## Exercise instructions
An exact copy of the records below is required, and it must contain no pictures.

[Collected data]
------------------------------------------------------------

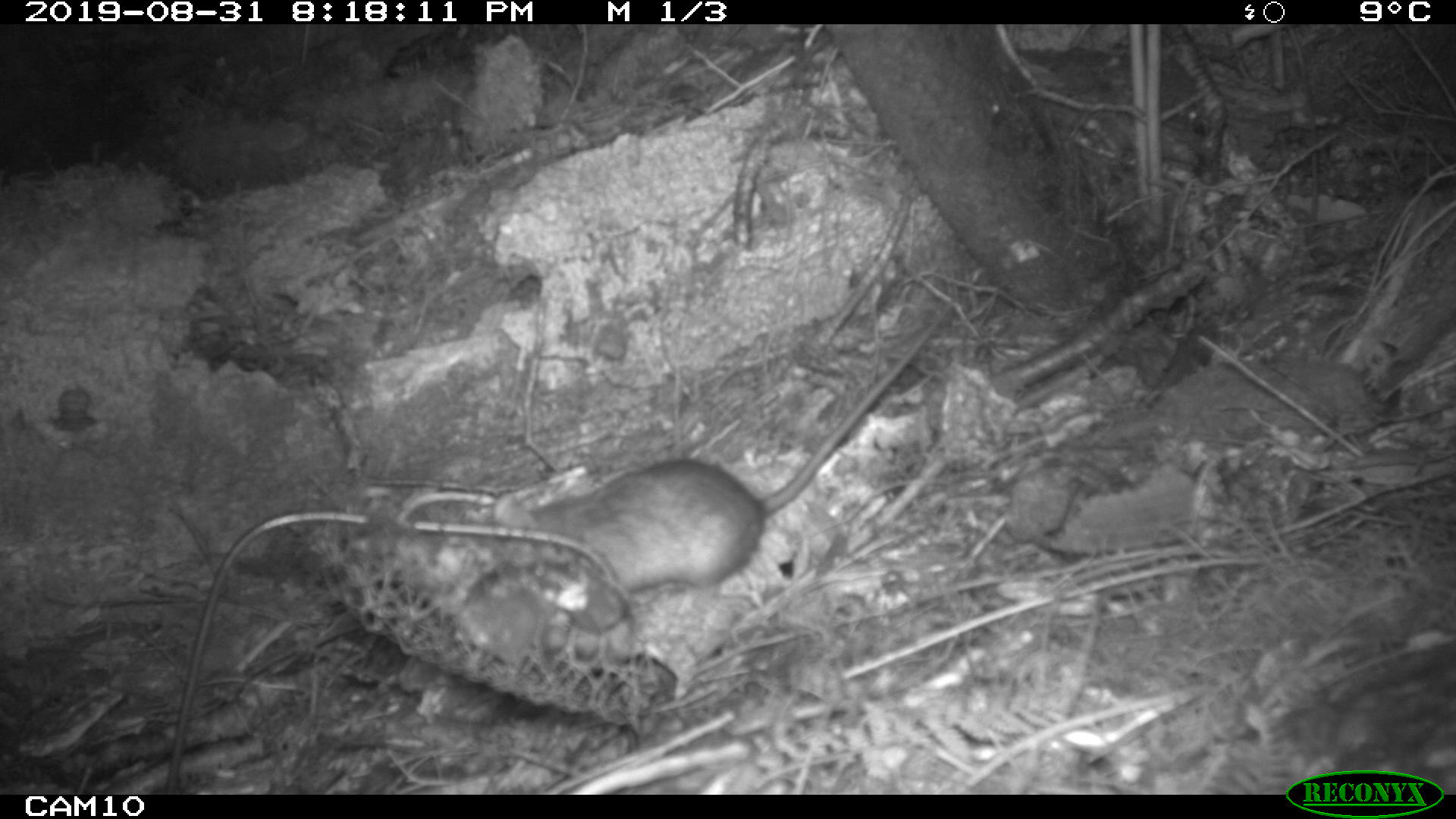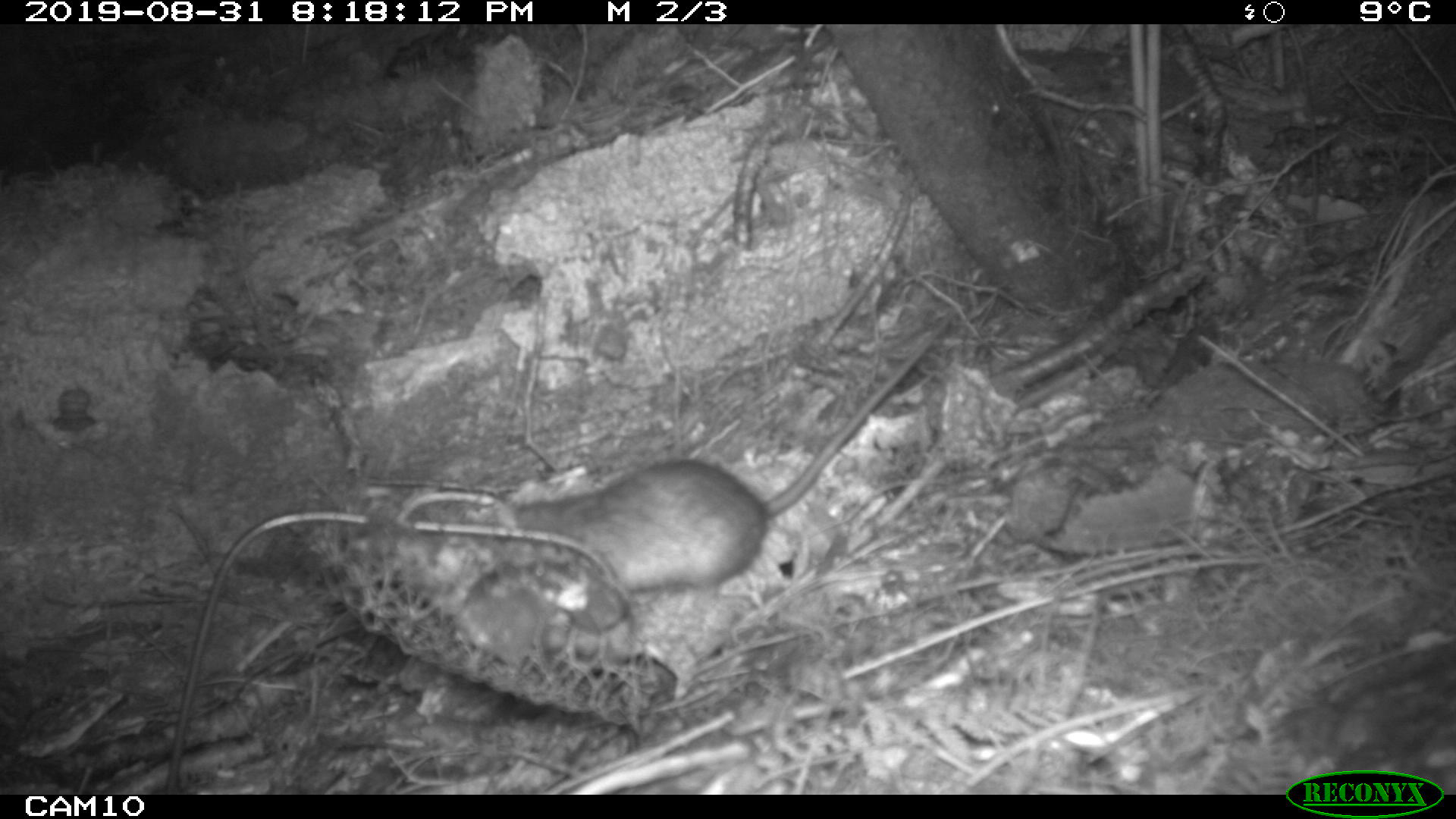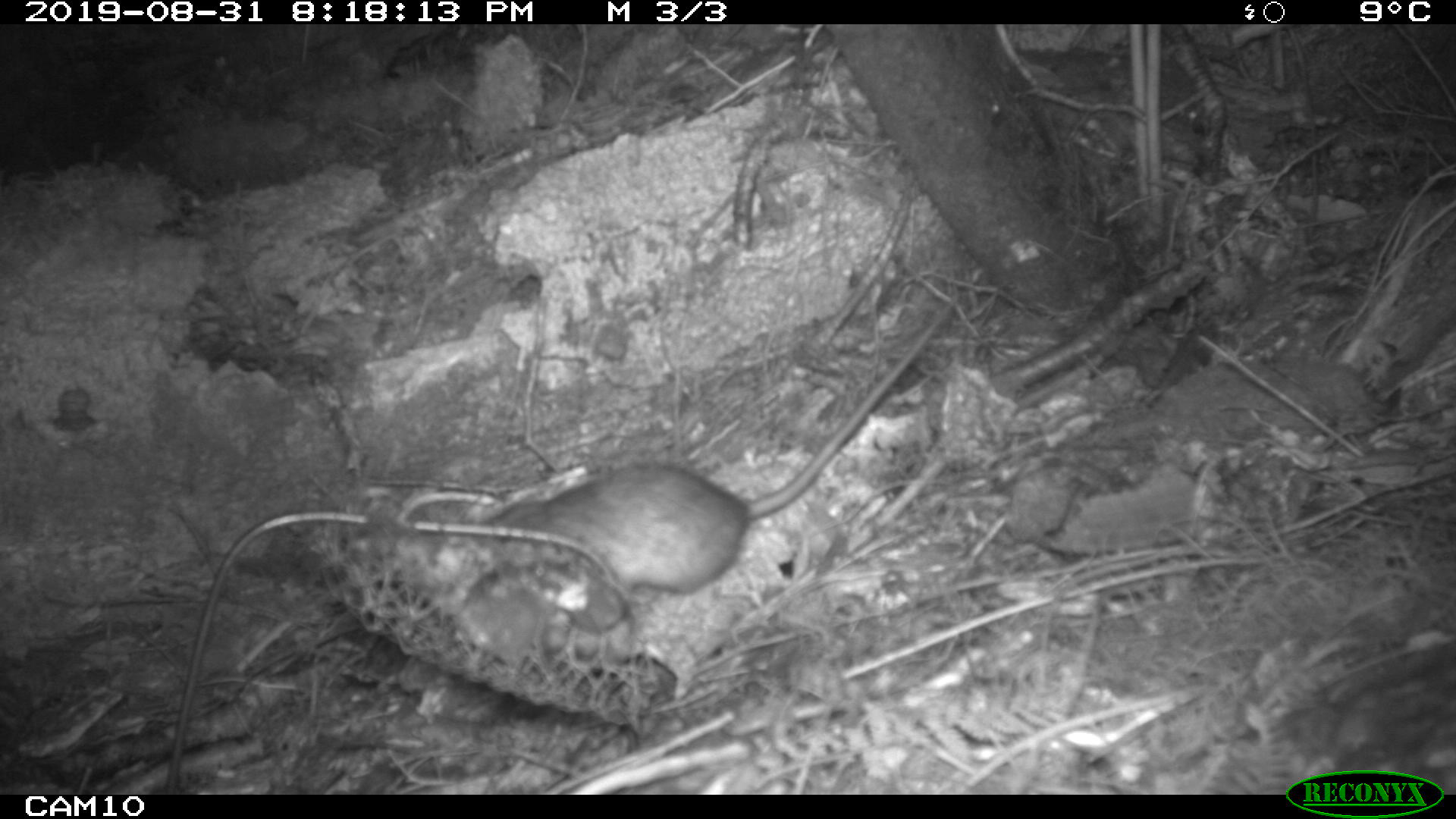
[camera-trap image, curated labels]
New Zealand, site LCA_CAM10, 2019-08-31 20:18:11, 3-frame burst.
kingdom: Animalia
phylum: Chordata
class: Mammalia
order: Rodentia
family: Muridae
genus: Rattus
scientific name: Rattus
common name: rat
Rat (Rattus).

------------------------------------------------------------

## Reply to the exercise
[camera-trap image, curated labels]
New Zealand, site LCA_CAM10, 2019-08-31 20:18:11, 3-frame burst.
kingdom: Animalia
phylum: Chordata
class: Mammalia
order: Rodentia
family: Muridae
genus: Rattus
scientific name: Rattus
common name: rat
Rat (Rattus).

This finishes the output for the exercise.